Required action 1 → From the dialogue on depression, list every question Kiran poses about how depression might be seen or what it might mean.
Required action 2 → In the dialogue on depression, in what area does Matt say classifying depression as real illness has produced positive results?
Required action 3 → Carry the dialogue on depression forward from its last line.

Text segment →
_____

Matt: Someone said to me that in her experience working with us, coming to understand herself not as “sick” (her word–we might say “non-diagnostically“) made her better. Her comment felt so scripted for this dialogue we’re having here. I nearly fell out of my chair. There’s a movement of sorts to classify depression (and other so-called conditions) as real illness. The thinking is that by classifying these experiences in a manner similar to how we classify physical disorders that the result will be a sort of moral parity. I’m always torn about this. I respect the impulse–the desire that the experience of depression be taken seriously, seen as legitimate. It certainly has produced some positive results in improving access, with regard to parity in health insurance coverage, but I fear for what has been lost. Must it be the case that understanding these experiences medically is the cost of having them be taken seriously? Does it actually produce parity in understanding (in the sense of empathy)? I fear much is lost in the narrowing the lexicon available for us to understand the infinite complexity of human experience.
Kiran: I have been resistant to this conversation about depression and I am not sure why. Yesterday I was teaching a class and discussing case conceputalization with students. We were talking about how our clients may come in with a problem (and it may very well be a problem) and the acts of resistance that may completely go unnoticed because we live in a world that is problem focused, or pathologizing. Depression came up as an example. Someone may come in feeling depressed and this is the challenge: Can we see depression in more complex ways? Can the depression tell us something more? Can it add complexity to a person’s life story? Could the symptoms associated with depression be an act of resistance? For instance, someone who has a chaotic life with multiple challenges feels depressed; they are staying in, sleeping late, etc. Could the depression be helping them slow down? Could it be a sign that something else is off? In my work, I try really hard to get the person’s meaning behind their depression, even the meanings that we might discover together.

_____

Data section →
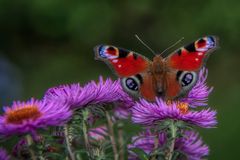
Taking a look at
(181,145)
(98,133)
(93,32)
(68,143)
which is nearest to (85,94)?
(68,143)

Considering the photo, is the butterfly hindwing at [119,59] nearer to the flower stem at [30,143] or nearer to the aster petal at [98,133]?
the aster petal at [98,133]

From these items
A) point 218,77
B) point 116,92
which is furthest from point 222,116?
point 116,92

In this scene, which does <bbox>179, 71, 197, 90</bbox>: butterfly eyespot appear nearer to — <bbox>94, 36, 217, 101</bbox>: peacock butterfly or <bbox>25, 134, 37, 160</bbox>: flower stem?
<bbox>94, 36, 217, 101</bbox>: peacock butterfly

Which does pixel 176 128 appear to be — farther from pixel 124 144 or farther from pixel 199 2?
pixel 199 2

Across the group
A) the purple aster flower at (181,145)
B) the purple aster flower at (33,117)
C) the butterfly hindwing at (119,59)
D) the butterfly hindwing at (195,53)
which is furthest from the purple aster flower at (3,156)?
the butterfly hindwing at (195,53)

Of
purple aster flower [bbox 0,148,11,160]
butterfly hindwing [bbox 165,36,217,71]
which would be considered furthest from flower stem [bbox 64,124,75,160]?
butterfly hindwing [bbox 165,36,217,71]
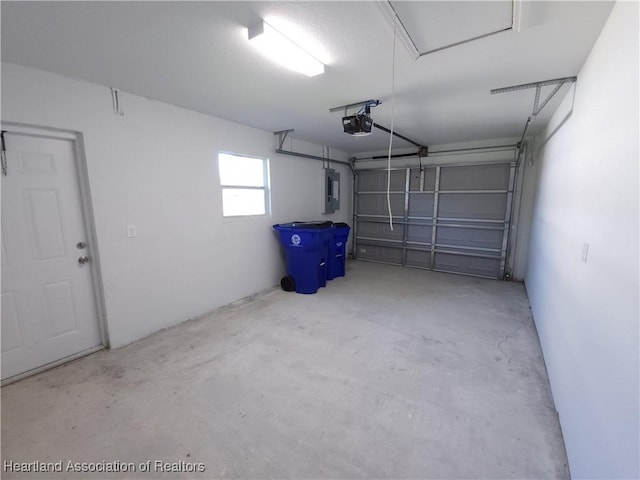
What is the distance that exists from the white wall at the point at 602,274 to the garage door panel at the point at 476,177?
2691mm

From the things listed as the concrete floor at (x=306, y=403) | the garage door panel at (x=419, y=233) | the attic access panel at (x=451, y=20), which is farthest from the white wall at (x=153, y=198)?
the garage door panel at (x=419, y=233)

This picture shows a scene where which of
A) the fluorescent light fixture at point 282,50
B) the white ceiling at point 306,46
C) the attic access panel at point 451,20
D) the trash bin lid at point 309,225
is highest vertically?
the white ceiling at point 306,46

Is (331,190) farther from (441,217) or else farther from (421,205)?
(441,217)

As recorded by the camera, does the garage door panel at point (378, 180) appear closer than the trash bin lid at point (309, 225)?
No

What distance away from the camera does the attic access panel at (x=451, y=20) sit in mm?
1384

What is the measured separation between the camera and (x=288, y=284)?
4.11 m

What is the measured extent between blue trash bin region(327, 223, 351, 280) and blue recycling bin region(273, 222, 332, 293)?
0.38 meters

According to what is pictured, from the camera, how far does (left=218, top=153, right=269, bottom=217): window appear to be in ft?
11.8

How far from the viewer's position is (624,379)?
96 centimetres

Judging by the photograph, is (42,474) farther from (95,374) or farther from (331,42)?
(331,42)

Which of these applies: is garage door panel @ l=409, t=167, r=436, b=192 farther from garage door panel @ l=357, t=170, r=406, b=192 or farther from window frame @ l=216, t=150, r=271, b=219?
window frame @ l=216, t=150, r=271, b=219

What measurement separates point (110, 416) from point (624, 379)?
8.82 ft

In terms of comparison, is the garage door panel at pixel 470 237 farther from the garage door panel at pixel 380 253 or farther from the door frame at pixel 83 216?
the door frame at pixel 83 216

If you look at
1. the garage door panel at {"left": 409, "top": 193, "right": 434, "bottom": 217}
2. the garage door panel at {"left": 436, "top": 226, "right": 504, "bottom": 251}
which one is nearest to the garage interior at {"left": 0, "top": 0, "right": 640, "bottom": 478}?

_____

Task output 1 →
- Can we see depression in more complex ways?
- Can the depression tell us something more?
- Can it add complexity to a person's life story?
- Could the symptoms associated with depression be an act of resistance?
- Could the depression be helping them slow down?
- Could it be a sign that something else is off?

Task output 2 → In improving access, with regard to parity in health insurance coverage.

Task output 3 →
Matt: Yes, yes! There are too few words! In some sense we’ve replaced the complicated, often slow process of creating conversations together with sorting out what word (depression) or phrase (generalized anxiety disorder) sums it all up. What we struggle to do here, in our NYC therapy practice, with our patients who are seeking therapy for depression or anything else is to get caught up in the semantics. We do belabor the point. We invite them to ramble on, in a sense. What matters less is which words we use (or perhaps whether there are words involved at all–we share so much with our bodies, our affect) but rather how we create emotional experiences together. Perhaps the question is less “What’s wrong with this person?” and more “How can we create relational conversations that create understanding and help this person feel better?”